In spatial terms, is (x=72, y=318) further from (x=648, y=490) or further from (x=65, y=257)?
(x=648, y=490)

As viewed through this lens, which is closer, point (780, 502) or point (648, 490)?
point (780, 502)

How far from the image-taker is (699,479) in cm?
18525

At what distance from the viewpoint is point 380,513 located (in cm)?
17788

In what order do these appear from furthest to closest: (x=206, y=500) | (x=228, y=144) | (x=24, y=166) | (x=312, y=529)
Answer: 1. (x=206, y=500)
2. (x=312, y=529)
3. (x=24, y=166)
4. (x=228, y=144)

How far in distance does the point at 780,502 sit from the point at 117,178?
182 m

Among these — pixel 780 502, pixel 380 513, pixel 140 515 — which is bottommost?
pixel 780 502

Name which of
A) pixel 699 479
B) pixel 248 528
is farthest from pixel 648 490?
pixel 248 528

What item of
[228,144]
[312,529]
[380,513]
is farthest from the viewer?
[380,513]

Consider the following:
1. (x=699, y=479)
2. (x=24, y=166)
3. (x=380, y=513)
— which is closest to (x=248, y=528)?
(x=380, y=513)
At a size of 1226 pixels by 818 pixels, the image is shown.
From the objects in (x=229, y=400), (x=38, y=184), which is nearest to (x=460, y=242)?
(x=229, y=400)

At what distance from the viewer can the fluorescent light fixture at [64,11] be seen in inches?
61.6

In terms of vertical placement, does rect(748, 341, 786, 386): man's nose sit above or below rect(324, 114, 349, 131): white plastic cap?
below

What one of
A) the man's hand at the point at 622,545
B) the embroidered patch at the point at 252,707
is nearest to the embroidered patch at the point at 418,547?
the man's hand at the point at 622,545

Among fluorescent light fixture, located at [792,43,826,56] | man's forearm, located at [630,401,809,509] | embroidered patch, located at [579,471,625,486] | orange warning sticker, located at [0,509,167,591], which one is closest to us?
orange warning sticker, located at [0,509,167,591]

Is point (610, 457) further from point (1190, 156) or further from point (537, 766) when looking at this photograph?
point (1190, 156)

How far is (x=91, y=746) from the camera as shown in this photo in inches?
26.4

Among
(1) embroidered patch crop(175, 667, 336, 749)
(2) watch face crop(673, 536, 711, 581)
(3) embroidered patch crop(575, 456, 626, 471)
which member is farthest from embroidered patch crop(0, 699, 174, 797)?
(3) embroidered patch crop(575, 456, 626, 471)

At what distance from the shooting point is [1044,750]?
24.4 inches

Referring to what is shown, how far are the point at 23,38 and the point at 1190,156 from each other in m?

* * * *

Pull out every line from the one with "Is point (610, 457)" to the end of the listing, and output only those.

### Correct result
Is point (610, 457) further from point (1190, 156) or further from point (537, 766) when looking at this photograph?
point (1190, 156)

How far is (x=91, y=746) from the camera as shown in this photo in inches?
26.4

Among
(1) embroidered patch crop(175, 667, 336, 749)
(2) watch face crop(673, 536, 711, 581)
(3) embroidered patch crop(575, 456, 626, 471)
which member is farthest from embroidered patch crop(0, 699, 174, 797)?
(3) embroidered patch crop(575, 456, 626, 471)

At what distance from the shooting point is [1044,750]?
24.4 inches

Referring to what is shown, how far are the point at 23,38 and the point at 1190,156 from each other in m?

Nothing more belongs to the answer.